Major world powers expressed disappointment Friday that Iran has "not responded positively" to a plan for resolving the standoff over its nuclear programme or agreed to new talks.

- We are disappointed by the lack of follow-up - to understandings reached when the six powers met with Iranian officials in Geneva on October 1, they said in a statement after a meeting in Brussels.

- Iran has not responded positively to the IAEA (International Atomic Energy Agency) proposed agreement for the provision of nuclear fuel for its Tehran research reactor - they said.

- Iran has not engaged in an intensified dialogue and in particular has not accepted to have a new meeting - permanent UN Security Council members Britain, China, France, Russia and the United States, plus Germany, added.

Many in the West suspect that the Islamic republic is covertly trying to build a nuclear weapon with highly-enriched uranium.
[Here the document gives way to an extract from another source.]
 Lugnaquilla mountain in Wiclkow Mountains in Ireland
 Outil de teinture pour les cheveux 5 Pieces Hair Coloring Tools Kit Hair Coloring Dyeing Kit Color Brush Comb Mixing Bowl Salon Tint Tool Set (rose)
Tehran insists it is only developing a civil energy programme, and has rejected attempts to force it to stop uranium enrichment.

In an attempt to draw Iran into talks and guarantee that its nuclear ambitions are peaceful, the six have offered to reprocess some of its low-enriched uranium abroad.

This uranium would have been converted into nuclear fuel and returned to Iran to power a research reactor in Tehran.

But on Wednesday, Iran rejected those plans brokered by the UN atomic watchdog the International Atomic Energy Agency (IAEA).

A senior EU official said the six did not discuss any further specific sanctions against Tehran, but that they planned to forge ahead with a dual-track strategy combining political and economic incentives with the threat of coercive action.

- They (sanctions) were not discussed in specific terms. There was a general discussion on sanctions. Why not? The answer is that all of these things are a matter of timing, and this was not the right time - he told reporters.

- The dual track strategy remains the strategy - he said, on condition of anonymity.